Ao abrigo deste regime de contratação (artigo 162.º), “pode exercer cargo ou funções em comissão de serviço um trabalhador da empresa” (comissão de serviço interna) ou ser admitido um novo trabalhador para o efeito (comissão de serviço externa).
 
A contratação em regime de comissão de serviço deve ser formalizada por escrito, devendo o contrato conter:
  1. “Identificação, assinaturas e domicílio ou sede das partes”;
  2. “Indicação do cargo ou funções a desempenhar, com menção expressa do regime de comissão de serviço”;
  3. “No caso de trabalhador da empresa, a atividade que exerce, bem como, sendo diversa, a que vai exercer após cessar a comissão”;
  4. “No caso de trabalhador admitido em regime de comissão de serviço que se preveja permanecer na empresa, a atividade que vai exercer após cessar a comissão”.
 
A cessação do contrato de trabalho em regime de comissão de serviço pode ser feita em qualquer momento e por qualquer uma das partes, mediante aviso prévio, por escrito, “com a antecedência" mínima de 30 ou 60 dias, consoante aquela tenha durado, respetivamente, até dois anos” ou mais (artigo 163.º).
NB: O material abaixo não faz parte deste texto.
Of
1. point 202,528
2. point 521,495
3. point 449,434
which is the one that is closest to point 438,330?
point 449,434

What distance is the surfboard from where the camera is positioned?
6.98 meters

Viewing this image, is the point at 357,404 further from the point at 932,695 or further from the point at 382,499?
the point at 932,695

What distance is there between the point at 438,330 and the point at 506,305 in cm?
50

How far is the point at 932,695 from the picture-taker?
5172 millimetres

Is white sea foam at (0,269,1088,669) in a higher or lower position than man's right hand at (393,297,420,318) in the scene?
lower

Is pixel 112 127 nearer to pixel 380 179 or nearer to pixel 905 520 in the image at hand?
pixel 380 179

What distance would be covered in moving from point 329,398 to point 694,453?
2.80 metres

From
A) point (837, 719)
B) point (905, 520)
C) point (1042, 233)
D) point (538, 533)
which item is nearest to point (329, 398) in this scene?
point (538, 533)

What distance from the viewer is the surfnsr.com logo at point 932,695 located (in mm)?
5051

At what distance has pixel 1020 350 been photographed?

As partes podem ainda cessar o contrato de comissão de serviço sem aviso prévio, mas nesse caso parte que a pretende cessar contrato deverá indemnizar a outra de acordo com os termos estabelecidos artigo 401.º, ou seja, num “valor igual à retribuição base e diuturnidades correspondentes ao período de pré-aviso em falta, sem prejuízo de indemnização por danos causados pela inobservância do prazo de aviso prévio ou de obrigação assumida em pacto de permanência”.
 

Cessada a comissão de serviço o trabalhador tem direito a:

  1. (caso se mantenha ao serviço da empresa) “exercer a atividade desempenhada antes da comissão de serviço, ou a correspondente à categoria a que tenha sido promovido” ou à que se encontra prevista no acordo em que a comissão de serviço se encontra regulada;
  2. Cessar “o contrato de trabalho nos 30 dias seguintes à decisão do empregador que ponha termo à comissão de serviço, com direito a indemnização calculada nos termos do artigo 366.º” (uma compensação correspondente a 12 dias de retribuição base e diuturnidades por cada ano completo de antiguidade);
  3. Caso tenha sido “admitido para trabalhar em comissão de serviço e esta cesse por iniciativa do empregador que não corresponda a despedimento por facto imputável ao trabalhador”, a indemnização é igual à descrita na alínea precedente.
 

Conheça a legislação aplicável

Como pode perceber, este modelo de contratação diferencia-se dos restantes por pressupor uma contratação para exercício de funções específicas e que pressupõem um elevado grau de confiança, abrindo por isso um regime de exceção (digamos assim) no que à cessação do contrato diz respeito.  Mas, como ou sem confiança, (como sempre) não dispense a consulta da legislação aplicável.